It would be useful to take seriously the 600 or 800 people whose response to Wednesday’s melee in the House of Commons was to inquire how everyone would have reacted if Stephen Harper had been the offending prime minister.
Let us go through the exercise.
Say it’s May of 2012 and Harper, early-ish in his third mandate—the only one in which a majority of MPs were Conservatives—looks up from his seat to discover some silly business going on between the Liberal whip and a bunch of NDP MPs. The Conservatives’ chief government whip shrugs. Canada’s 22nd prime minister leaps up from his seat and marches double-time across the aisle.
Grabbing the Liberal by the elbow, Harper growls “Get the f–k out of the way” to the New Democrats, his elbow colliding with one. She misses the next vote to collect herself.
How do you suppose that’d have gone over?
Note that it takes effort to imagine all this, because in real life Harper never did any such thing. Sure, he used parliamentary rules to limit debate, ran up big budget deficits, and had staffers devoted more or less full-time to his hagiography. In other words, he did a lot of things Justin Trudeau has begun doing. But Harper never personally racked up a casualty list. (I exaggerate for comic effect. You are offended. Get in line.)
If he had, it is easy to suppose the Liberal garment-rending would have been thunderous, that Michael Harris would have two-thirds of his next book written by dawn, and that Conservatives, while not thrilled with their man’s comportment, would be impatient with their opponents’ inability to describe it without quavering voices.

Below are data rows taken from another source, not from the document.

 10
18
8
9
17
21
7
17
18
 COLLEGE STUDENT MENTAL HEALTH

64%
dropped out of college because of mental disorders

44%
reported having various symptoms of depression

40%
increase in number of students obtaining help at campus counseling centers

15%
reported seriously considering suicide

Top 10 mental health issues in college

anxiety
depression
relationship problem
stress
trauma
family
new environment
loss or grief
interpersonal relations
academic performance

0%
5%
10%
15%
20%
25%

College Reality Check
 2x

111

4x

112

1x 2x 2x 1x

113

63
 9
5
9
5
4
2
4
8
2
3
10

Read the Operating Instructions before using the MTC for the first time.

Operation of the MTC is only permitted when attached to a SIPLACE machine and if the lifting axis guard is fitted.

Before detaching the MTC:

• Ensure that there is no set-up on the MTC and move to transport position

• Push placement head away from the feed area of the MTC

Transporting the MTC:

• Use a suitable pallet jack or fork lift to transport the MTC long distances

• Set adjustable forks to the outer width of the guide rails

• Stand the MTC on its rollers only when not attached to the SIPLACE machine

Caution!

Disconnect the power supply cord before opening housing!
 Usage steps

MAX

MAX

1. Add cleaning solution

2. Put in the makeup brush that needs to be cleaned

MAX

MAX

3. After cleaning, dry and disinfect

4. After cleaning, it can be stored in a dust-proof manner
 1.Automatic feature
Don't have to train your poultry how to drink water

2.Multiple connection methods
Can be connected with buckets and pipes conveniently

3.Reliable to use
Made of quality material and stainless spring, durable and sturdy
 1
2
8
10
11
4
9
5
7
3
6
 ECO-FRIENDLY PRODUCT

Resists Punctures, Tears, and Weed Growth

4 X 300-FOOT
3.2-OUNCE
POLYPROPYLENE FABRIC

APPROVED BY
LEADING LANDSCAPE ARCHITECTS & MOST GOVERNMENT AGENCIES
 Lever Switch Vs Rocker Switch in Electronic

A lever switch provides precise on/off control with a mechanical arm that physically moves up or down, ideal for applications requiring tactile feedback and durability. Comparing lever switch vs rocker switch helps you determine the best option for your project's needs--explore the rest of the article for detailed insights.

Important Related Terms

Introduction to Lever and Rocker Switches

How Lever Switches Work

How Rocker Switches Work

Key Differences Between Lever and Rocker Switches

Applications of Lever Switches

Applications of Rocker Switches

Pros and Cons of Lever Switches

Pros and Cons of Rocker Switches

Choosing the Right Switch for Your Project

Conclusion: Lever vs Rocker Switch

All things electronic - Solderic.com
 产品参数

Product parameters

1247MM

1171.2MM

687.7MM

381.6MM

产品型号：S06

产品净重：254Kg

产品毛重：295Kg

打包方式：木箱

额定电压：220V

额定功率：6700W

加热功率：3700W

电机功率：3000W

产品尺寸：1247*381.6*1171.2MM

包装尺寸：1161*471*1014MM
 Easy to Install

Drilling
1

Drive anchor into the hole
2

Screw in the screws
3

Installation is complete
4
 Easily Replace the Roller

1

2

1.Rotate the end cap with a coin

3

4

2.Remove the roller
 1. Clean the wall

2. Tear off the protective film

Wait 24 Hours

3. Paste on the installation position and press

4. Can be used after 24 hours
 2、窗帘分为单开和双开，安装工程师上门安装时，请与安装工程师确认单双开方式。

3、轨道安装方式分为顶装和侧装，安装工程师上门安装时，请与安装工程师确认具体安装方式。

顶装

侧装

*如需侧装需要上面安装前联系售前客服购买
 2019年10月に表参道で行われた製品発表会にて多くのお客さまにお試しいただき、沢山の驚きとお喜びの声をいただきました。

In other words, where you stand on such things often depends on where you sit. Perhaps we can agree on this much: Harper didn’t do anything resembling what Trudeau did, because prime ministers shouldn’t act that way. In 21 years here I’ve never seen any prime minister grow so grandly weary with the Commons routine that he felt authorized to jump up and push his colleagues around. Trudeau’s tantrum was bad parliamentary procedure (the vote could have proceeded even if Gord Brown, the Conservative whip, had never found his seat, as Aaron Wherry pointed out). It was loutish language, if we stick to the principle that nobody should use words inside the House of Commons that just about everyone uses outside. It gave help to Brown that Brown hadn’t requested, and it hurt Ruth Ellen Brosseau in a way no MP should have to tolerate. Trudeau was right to apologize immediately after, then in greater detail and at length Thursday morning.
Trudeau’s hissy fit was the surprising consequence of a box the Liberals had built diligently for themselves. Their election platform amounted to a promise to defy physics. They would accomplish more than any government in a generation, while permitting debate on any subject to run as long as MPs wanted, while ending the Conservative practice of lumping unrelated topics together into a single bill. Infinite debate on an infinity of bills. It was only a matter of time before something gave. Either they would not be able to implement their agenda, or they would have to stop doing it politely.
The assisted-death bill, C-14, was the camel that broke the back of Trudeau’s straw house. OK, that’s a lousy mixed metaphor, but bear with me, it’s been a weird week. The bill takes Parliament into new and hotly contested moral terrain. It pushes hard up against a deadline set by the Supreme Court, thanks to Conservative dithering at the end of the Harper years and an overstuffed Liberal agenda since last fall. Trudeau was faced with a choice that he will have to face many more times as prime minister, between his agenda and decorum. Motion 6, a truly impressive scythe for cutting down opposition powers, was his response: He would rather get things done than be nice. Today, his already tenuous tactical position weakened by his own temper, he withdrew Motion 6. But the problem remains: Forced to be nice, he will now get less done.
Trudeau knew he had lost the day. He resisted the temptation to be grudging. He apologized repeatedly to just about everyone for just about everything he’d done on Wednesday. His opponents were, in the main, less self-aware. The parade of shocked expressions, the reference one MP made to “impact statements” as though MPs had witnessed a beheading, the interminable procession of theatrically wounded survivors, suggested it had not occurred to MPs that Canadians might be watching all of them, and judging them separately and as a species.
In particular, New Democrats who had lined up like cattle on the floor of the Commons to block a colleague—to the apparent grand satisfaction of the only major-party leader in the history of the country so odious as to lose a leadership-review vote outright—seemed unable to understand that buttering the bread of their grievance a yard thick might not be striking the entirely appropriate note.
So there is blame to go around. But none of it excuses Trudeau, whose assisted-dying bill, friendless and unlikely to last in court, joins his electoral-reform plan as evidence that the House of Commons is the part of his job he understands least, likes least, and can manage least.